Ausgangsposition: Aufrechter Stand auf der Faszienrolle oder mit zwei Minibändern und Thera- band auf der Halbrolle. Kniebeuge hüftbreit auf der Faszien- oder Halbrolle durchführen.
Variante: Auf einem Bein.
Hoher Seitstütz
Ausgangsposition: Hoher Seitstütz, ein Theraband ist um die Hände geschlungen.
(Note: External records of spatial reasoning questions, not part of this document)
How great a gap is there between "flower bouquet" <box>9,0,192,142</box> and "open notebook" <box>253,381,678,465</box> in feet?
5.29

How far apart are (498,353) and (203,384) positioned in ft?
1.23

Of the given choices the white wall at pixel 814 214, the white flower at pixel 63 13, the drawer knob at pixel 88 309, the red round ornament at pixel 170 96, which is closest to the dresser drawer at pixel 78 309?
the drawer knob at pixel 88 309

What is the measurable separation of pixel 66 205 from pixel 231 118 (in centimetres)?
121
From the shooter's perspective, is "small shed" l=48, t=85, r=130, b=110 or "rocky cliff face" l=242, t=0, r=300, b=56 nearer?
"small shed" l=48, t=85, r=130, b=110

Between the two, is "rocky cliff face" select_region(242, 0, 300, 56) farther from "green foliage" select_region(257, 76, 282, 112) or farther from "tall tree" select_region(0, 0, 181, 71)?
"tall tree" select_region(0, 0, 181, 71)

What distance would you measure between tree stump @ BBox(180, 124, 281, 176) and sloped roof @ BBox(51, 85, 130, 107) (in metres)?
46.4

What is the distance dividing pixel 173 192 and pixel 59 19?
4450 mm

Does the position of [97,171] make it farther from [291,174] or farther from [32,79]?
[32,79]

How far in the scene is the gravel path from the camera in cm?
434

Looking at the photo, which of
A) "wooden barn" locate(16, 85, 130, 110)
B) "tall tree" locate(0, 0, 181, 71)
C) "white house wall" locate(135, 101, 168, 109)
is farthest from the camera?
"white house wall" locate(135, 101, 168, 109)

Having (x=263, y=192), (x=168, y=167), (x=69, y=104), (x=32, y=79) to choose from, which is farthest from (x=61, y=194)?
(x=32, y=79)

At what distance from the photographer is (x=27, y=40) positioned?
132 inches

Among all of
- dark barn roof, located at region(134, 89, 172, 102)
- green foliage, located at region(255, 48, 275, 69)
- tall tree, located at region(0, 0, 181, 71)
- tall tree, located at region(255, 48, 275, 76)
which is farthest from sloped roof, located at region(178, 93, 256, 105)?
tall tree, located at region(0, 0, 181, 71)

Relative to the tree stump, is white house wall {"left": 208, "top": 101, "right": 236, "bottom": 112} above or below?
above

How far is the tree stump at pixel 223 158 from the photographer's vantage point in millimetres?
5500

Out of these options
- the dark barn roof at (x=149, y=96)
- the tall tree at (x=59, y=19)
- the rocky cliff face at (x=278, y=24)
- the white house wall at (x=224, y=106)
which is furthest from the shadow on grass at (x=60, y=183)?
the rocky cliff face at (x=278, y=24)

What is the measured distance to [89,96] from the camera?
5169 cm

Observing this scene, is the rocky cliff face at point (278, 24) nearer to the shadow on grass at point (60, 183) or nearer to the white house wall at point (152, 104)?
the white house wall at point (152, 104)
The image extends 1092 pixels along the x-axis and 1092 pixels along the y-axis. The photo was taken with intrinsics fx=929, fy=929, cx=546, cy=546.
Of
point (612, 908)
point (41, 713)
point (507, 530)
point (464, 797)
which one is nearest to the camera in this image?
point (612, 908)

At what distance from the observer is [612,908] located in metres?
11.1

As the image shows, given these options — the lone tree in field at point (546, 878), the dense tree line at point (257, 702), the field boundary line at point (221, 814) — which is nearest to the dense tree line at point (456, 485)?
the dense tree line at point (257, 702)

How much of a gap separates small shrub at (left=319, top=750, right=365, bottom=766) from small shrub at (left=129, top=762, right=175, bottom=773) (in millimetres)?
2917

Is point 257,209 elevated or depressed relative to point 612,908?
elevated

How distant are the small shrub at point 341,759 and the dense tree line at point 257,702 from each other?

Ein Miniband ist oberhalb der Kniegelenke, eins oberhalb der Sprunggelenke. Die Beine sind gestreckt.
Beschreibung: Den oberen Arm und das Bein abspreizen und wieder ranziehen.
Standwaage
Ausgangsposition: Aufrechter Stand. Das Theraband ist um den linken Vorderfuß und um beide Hände geschlungen.
Übungsbeschreibung: Langsam auf dem rechten Bein in die Standwaage gehen. Die Arme nach vorn strecken. Den Körper ruhig ausbalancieren. Abwechselnd den rechten und den linken Arm nach vorn in die Verlängerung des Oberkörpers ziehen.
Variante: auf dem Fußpad, der Halbrolle oder dem Therapiekreisel.